Frederik Tiffels, LW, Western Michigan University (NCHC)
6th Round, 167th Overall
Height: 6-1, Weight 201 lbs
The Penguins went European and overage again with their sixth round pick Frederik Tiffels. A native of Germany, Tiffels appeared on a lot of team’s radars following a strong performance at the 2014 World Junior Championships, where he managed five points in seven games on a severely overmatched German team. He was once again solid in the 2015 WJC, and after a solid freshman season with Western Michigan, the Penguins felt he had the potential to be an NHL contributor.
“Tiffels is a left-winger. He played both wings at World Juniors for Germany, but he’s a left winger,” Sexton said when asked to provide a scouting report for Tiffels. “He’s got good skills, he’s a thickly built young man. He’s got good size. His speed is slightly above average. He plays for Andy Murray at Western Michigan so you know he knows how to play both sides of the puck—which were demonstrated.
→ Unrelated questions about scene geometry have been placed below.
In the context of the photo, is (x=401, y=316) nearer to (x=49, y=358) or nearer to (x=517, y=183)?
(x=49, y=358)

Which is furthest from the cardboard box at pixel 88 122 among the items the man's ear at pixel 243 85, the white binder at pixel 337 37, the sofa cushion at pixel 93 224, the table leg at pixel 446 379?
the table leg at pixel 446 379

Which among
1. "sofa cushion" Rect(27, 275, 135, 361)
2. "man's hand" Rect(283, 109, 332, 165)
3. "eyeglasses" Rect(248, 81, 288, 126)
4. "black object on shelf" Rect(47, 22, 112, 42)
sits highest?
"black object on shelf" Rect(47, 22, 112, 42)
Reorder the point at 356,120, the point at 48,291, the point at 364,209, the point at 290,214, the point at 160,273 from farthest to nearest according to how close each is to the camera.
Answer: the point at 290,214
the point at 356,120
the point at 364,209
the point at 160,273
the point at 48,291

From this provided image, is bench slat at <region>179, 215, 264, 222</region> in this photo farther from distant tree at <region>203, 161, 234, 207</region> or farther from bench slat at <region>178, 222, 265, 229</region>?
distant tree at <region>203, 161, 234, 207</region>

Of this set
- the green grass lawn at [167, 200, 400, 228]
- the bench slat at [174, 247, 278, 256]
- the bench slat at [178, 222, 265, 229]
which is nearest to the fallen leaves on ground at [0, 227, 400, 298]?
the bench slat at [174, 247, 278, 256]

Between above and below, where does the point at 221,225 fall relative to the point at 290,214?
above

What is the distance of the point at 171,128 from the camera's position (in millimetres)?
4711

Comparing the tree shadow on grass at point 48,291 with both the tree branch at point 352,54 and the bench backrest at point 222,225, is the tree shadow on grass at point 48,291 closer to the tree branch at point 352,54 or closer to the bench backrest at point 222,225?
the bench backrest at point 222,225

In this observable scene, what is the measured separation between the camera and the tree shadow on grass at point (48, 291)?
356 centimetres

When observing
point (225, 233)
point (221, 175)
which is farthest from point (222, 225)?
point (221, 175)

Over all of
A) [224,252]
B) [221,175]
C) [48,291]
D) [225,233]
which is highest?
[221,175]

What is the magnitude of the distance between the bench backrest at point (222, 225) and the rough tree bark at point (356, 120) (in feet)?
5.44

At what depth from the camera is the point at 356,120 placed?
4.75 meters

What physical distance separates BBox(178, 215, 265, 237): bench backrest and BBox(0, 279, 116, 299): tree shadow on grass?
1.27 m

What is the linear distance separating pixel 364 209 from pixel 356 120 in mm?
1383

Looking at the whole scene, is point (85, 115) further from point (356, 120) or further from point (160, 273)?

We think we got a little bit of a sleeper there. We’re pretty excited about him.”
Tiffels has good size, speed, and was one of the better freshman scorers in the NCAA. He needs to work on his first step and get stronger overall, but he also needs to work on the details of his game. If his development continues in the right direction, he could eventually fill a bottom-six role for the Penguins.
Nikita Pavlychev, C, Des Moines Buccaneers (USHL)
7th Round, 205th Overall
Height: 6’7, Weight: 205 lbs
A former bantam teammate of Sprong, Pavlychev is an extraordinarily large player, at 6’7. He has a pterodactyl-type wingspan and has pretty decent vision on the ice. The Penguins have scouted Pavlychev extensively and will continue to do so now that he is among their draft prospects. Aside from seeing him at various points during his two bantam seasons in Wilkes-Barre, giant Russian is currently coached by Dave Allison, who has ties to the Penguins front office.
“Dave Allison, a former colleague of ours, raves about the quality of the person. He’s big, he’s got good skill. He’s got some real bite to his game. His skating needs work, but he’s going to Des Moines and then he’s going to Penn State,” Sexton said in his scouting report of Pavlychev. “Guy Gadowski and his coaching staff at Penn State run a wonderful program. He’ll be right in our backyard to keep an eye on him. A longer-term prospect, someone we certainly have high hopes for.”
Pavlychev is a huge Penguins fan, in particular a fan of Evgeni Malkin. It will be several years before the Penguins know what they have in the big Russian forward, but he certainly brings size to a prospect pool which was lacking in big bodies.